OAN Newsroom
UPDATED 8:16 AM PT – Wednesday, February 24, 2021
A college in Massachusetts has denied a former employee’s allegations that the campus was “hostile to white people.”
In a statement Monday, President Kathleen McCartney said Smith College has a “commitment to advancing equity and inclusion.” She added, it’s not discriminatory because their “strategies” are grounded in research on unconscious biases and systemic racism.
McCartney went on to explain that employees are reflecting on their inadvertent contributions to oppression through trainings and workshops in order to “redress this reality” of inequity. This rebuttal occurred after student coordinator Jodi Shaw said she was harassed into resignation.
In a recent video, Shaw stressed that participating in racially prejudiced behavior is a condition of employment at Smith College. She also noted that these workshops reduce the identity of staff to their skin color and anyone who questions these tactics is harassed.
Shaw said not only was she required to acknowledge her so-called white privilege and comply with training to fix her so-called implicit bias, but employees were also taught to stereotype white women as privileged and black women as powerless regardless of title or merit.
“It was an agonizing decision, I knew I could not return to work at such a hostile environment,”she explained. “And then later I called attention to it in a video and it didn’t change, the administration did not change it. In fact, they enabled it to get worse.”

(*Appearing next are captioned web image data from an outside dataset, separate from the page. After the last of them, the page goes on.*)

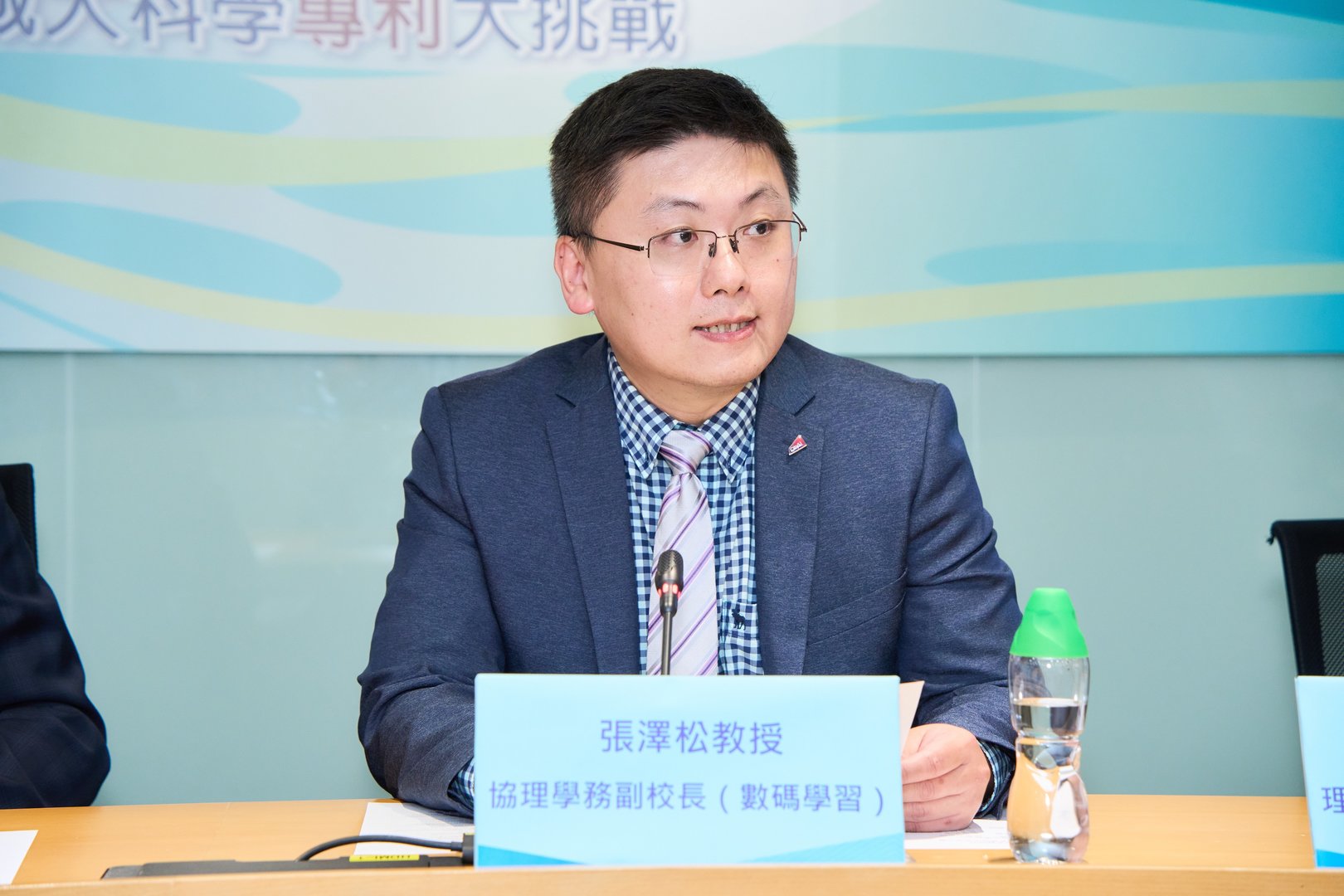 Professor Ray Cheung, Associate Provost (Digital Learning) in the Office of the Provost and Deputy President, first delivered a welcoming speech at the press conference.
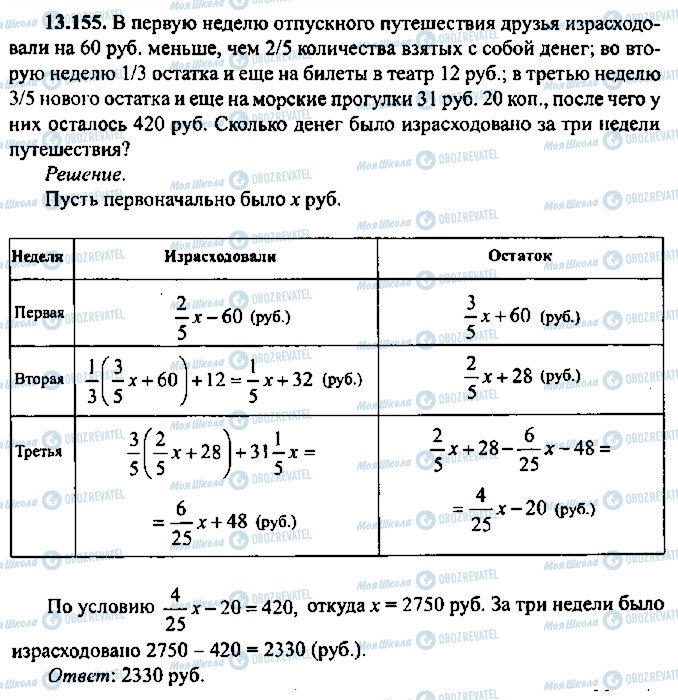 ГДЗ Алгебра 9 класс страница 155
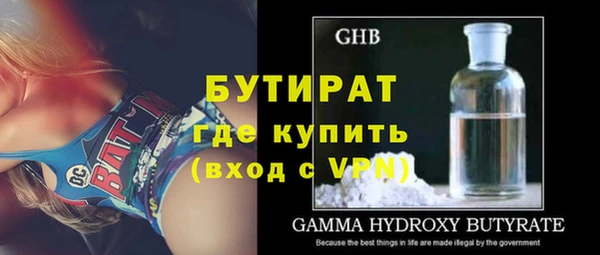MDMA Premium VHQ Абаза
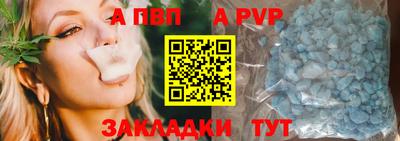 кокаин перу Гусев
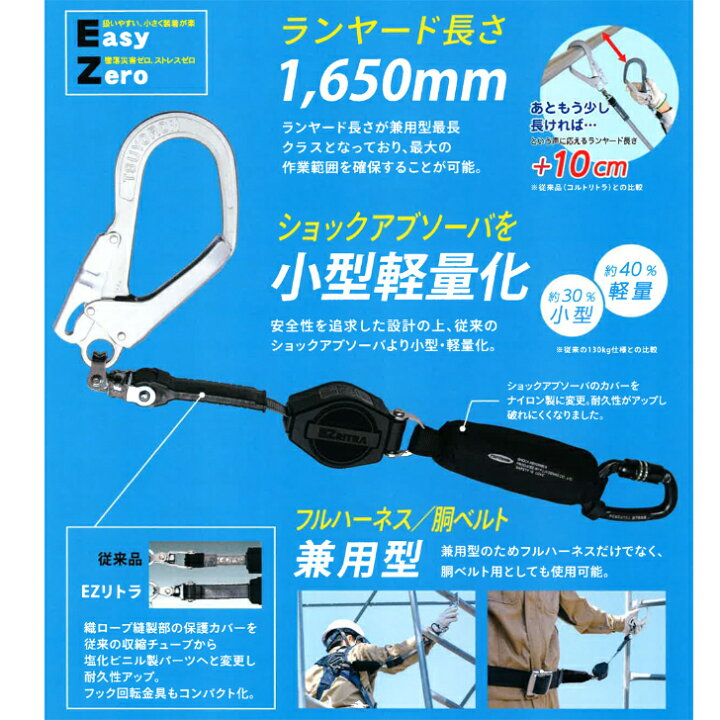 楽天市場】TL-EZ93SV-21KSG-130KG 藤井電工 新規格 安全帯 墜落制止用 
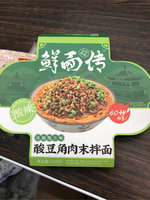 鲜面传酸豆角肉末拌面的热量和减肥功效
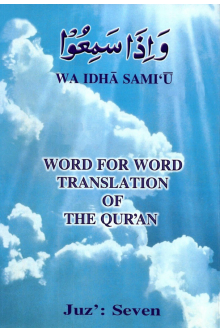 3010007 JUZZ 7 ENGLISH wuhjqu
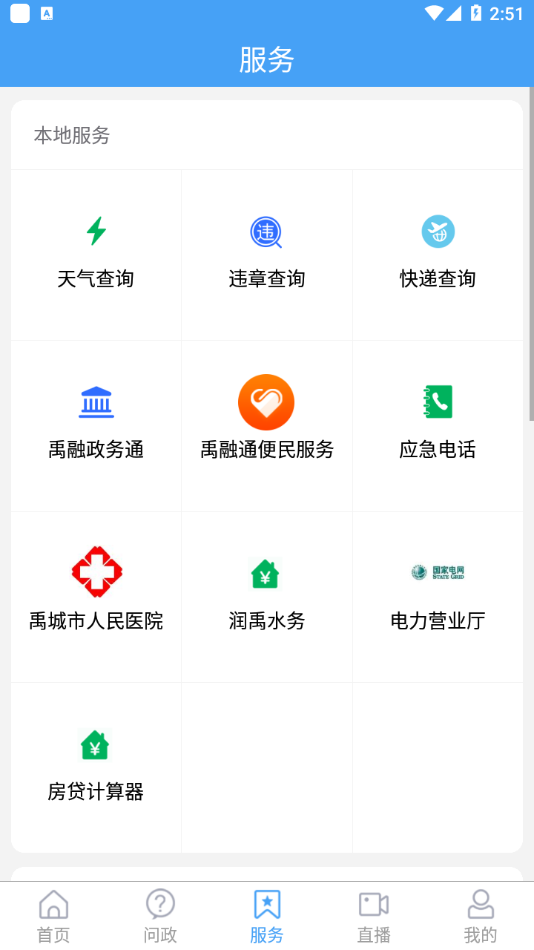 智慧禹城app下载 v0.0.37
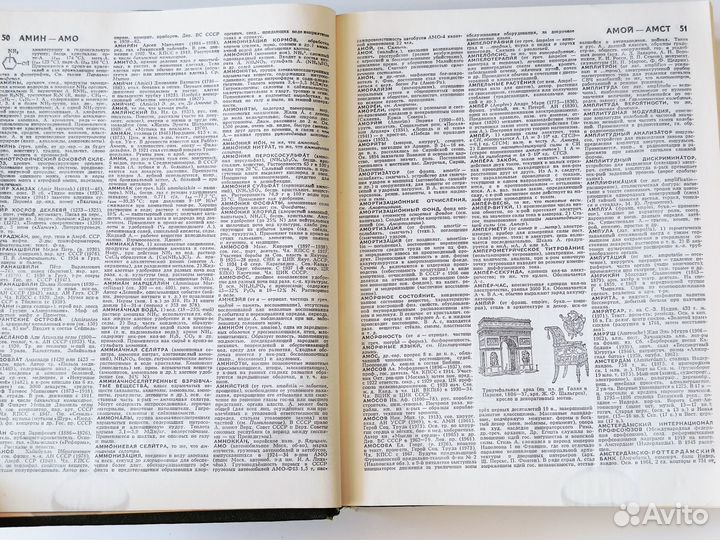 Советский энциклопедический словарь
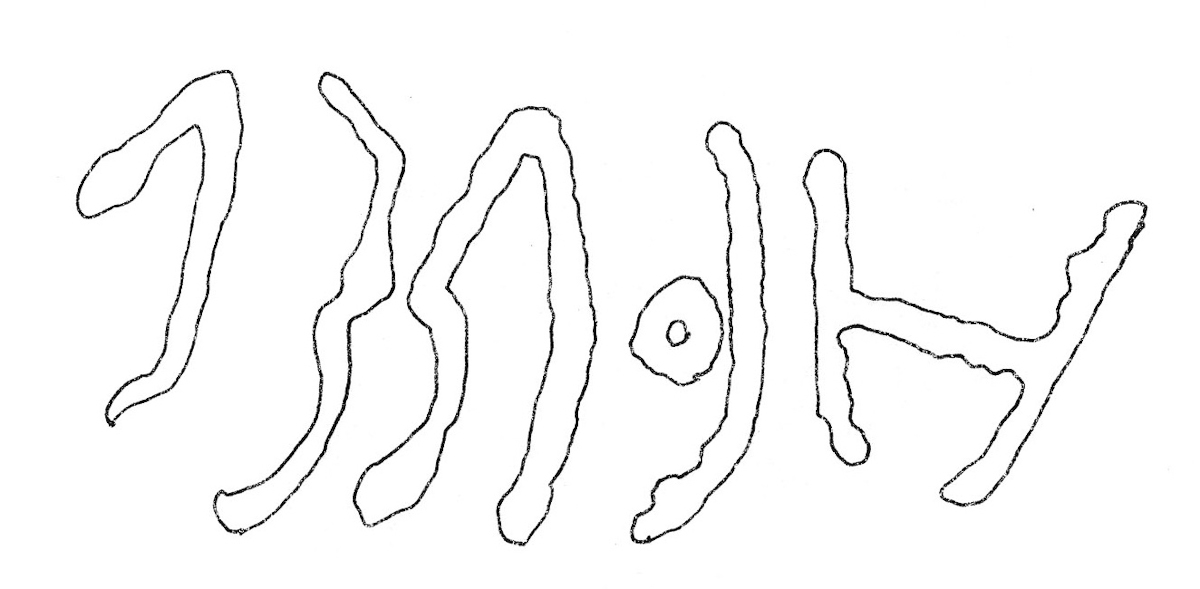 inscription of siglum AH 102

I made this video last night and forgot to tweet it out. A little bit about my decision-making process. https://t.co/xq57QJJNN9
— Jodi Shaw – Former Smith College Employee (@Smith_Surge) February 22, 2021
This comes as universities across the country face increasing backlash over their support of “critical race theory,” which claims American society is inherently prejudiced and needs to be dismantled while all white people are “born oppressors” who need to be re-educated.
During a recent interview, Cornell University Professor William Jacobsen weighed in, noting many parents have no clue that behind closed doors students and faculty are being coerced into silence as well as and pushed to admit anyone who disagrees with this radical ideology is racist.
Jacobsen pointed out that in September the university announced several hundred staff members and students under-signed a set of demands ordering the university to carry out a so-called anti-racist initiative.
While this measure awaits approval in the college’s Senate, Jacobsen warned such policies are not being used to end racism. Instead, they are being used as a political tool to advance a far-left socialist agenda and reduce the identity of Americans to their skin color rather than their character.
“It perpetuates what’s been going on. They claim it’s negative, so I think what’s the downside…it brands people who are not racist as racist because that’s the way they’ve constructed it,” stated the Cornell University professor. “It demonizes large sections of the campus and it doesn’t change any minds. I don’t know how it could get any worse than that.”
While the president of Smith College denies trying to buy Shaw’s silence, the former employee maintains that she is refusing any sort of financial compensation. She also plans to pursue legal action against the college.
“By choosing freedom, I choose the right to continue to discuss and talk about what’s going on at Smith College,” Shaw stated. “And more importantly, I retained the right to file a legal claim in a U.S court of law against Smith College and that’s what I intend to do”
Shaw said she hopes this lawsuit sends a strong message to all American educational institutions that people in the workplace should be treated according to the content of their character, not their race or ethnicity.